Preliminary engineering and design for the HMP&L scrubber upgrade project will begin in 2012 with final drawings completed and approved by mid-2013. Fabrication and construction will begin in 2013 with completion and acceptance set for Jan. 1, 2015. The estimated capital cost is $6.3m. Big Rivers has submitted the Station Two portion of the 2012 plan to HMP&L for review.
Coleman, Wilson, and Green – These plants will need to reduce mercury emissions to comply with MATS. Activated carbon can be injected into the exhaust gas to react with the mercury, and the combined elements can be collected with particulate removal equipment. The presence of acid gases, specifically sulfur trioxide (SO3), inhibits the reaction between mercury and activated carbon, but industry testing has revealed that injecting a dry sorbent such as hydrated lime or trona to capture SO3 ahead of the activated carbon would restore the reaction between the carbon and mercury, Berry wrote.
Preliminary engineering and design for the activated carbon and dry sorbent injection projects at the three plants will begin in 2013 with final drawings completed and approved by mid-2014. Fabrication and construction will begin in 2014 with completion and acceptance scheduled for Jan. 1, 2016. The estimated capital costs for these three projects are $58.2m.
Powder River Basin coal rejected as compliance option
The Big Rivers filing shows that Coleman Units 1 and 2 each have 160 MW (gross) of capacity, while Unit 3 has 165 MW (gross). Wilson Unit 1 has 440 MW (gross) of capacity. Green Unit 1 has 252 MW (gross) of capacity, while Green Unit 2 has 244 MW (gross). Station Two’s Unit 1 has 172 MW (gross) and Unit 2 has 165 MW (gross). Reid Unit 1 currently has 72 MW (gross). The primary fuel for all of these units of Illinois Basin bituminous coal.

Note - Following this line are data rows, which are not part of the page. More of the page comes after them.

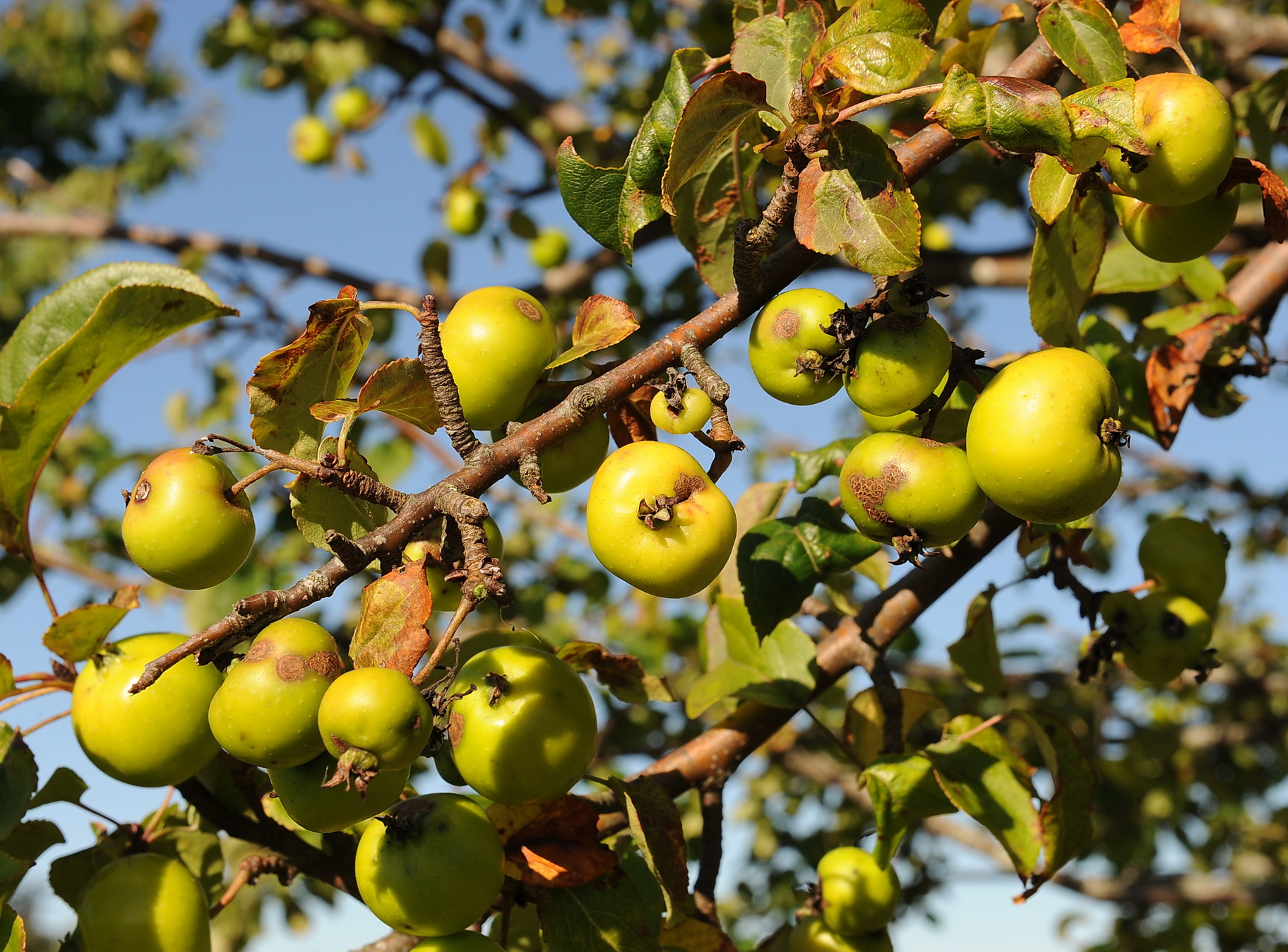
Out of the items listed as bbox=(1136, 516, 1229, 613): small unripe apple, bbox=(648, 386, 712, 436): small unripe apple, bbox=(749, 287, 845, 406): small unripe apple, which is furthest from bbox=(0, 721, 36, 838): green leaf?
bbox=(1136, 516, 1229, 613): small unripe apple

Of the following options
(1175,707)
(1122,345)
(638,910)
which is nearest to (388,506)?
(638,910)

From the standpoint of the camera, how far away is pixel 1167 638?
1.72 metres

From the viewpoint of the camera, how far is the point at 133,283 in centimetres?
125

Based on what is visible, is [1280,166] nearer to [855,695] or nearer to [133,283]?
[855,695]

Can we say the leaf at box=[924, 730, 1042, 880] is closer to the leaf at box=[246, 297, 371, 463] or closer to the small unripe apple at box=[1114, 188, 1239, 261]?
the small unripe apple at box=[1114, 188, 1239, 261]

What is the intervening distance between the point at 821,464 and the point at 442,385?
2.88 feet

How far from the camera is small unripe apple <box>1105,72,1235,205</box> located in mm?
1037

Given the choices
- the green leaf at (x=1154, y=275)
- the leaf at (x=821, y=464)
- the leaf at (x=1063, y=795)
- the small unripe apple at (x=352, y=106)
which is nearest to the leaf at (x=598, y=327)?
the leaf at (x=821, y=464)

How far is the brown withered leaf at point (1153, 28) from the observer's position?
1.26m

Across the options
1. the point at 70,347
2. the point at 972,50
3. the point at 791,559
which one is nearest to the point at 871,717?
the point at 791,559

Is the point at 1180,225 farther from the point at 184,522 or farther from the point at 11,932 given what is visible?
the point at 11,932

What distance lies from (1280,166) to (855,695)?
2059 mm

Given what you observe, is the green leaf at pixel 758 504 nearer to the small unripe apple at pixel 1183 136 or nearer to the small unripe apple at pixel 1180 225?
the small unripe apple at pixel 1180 225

As part of Sargent & Lundy’s study, fuel switching to fire Powder River Basin (PRB) fuel at these units was initially considered as a viable approach to achieving SO2 and NOx compliance with CSAPR. However, it was quickly eliminated due to the extremely high net present value (NPV).
Generally speaking, there are two main cost components to convert bituminous units to PRB units. One cost component is to address the fire and explosion issues that are associated with handling this dusty coal. The second cost component is to address performance issues due to this low-Btu coal, sub-bituminous coal.
Based on the large variation in equipment upgrades and modifications that may be required, capital costs for switching to PRB can vary significantly. Reviewing costs from past PRB conversions, it was estimated that a PRB conversion at HMP&L, Wilson, and Green would cost between $70/kW and $100/kW, depending on the extent of work that is needed.
To estimate the operation and maintenance (O&M) impact of fuel switching, Sargent & Lundy was given $2.00/MMBtu as the cost of Big Rivers’ bituminous fuels. PRB fuels are likely to cost closer to $3.00/MMBtu because of the higher transportation costs associated with shipping coal from Wyoming. For HMP&L, Wilson, and Green Unit 2, fuel switching results in a NPV that is about $700m higher than the total NPV for the compliance plan. Therefore, fuel switching as a means for complying with CSAPR was not recommended.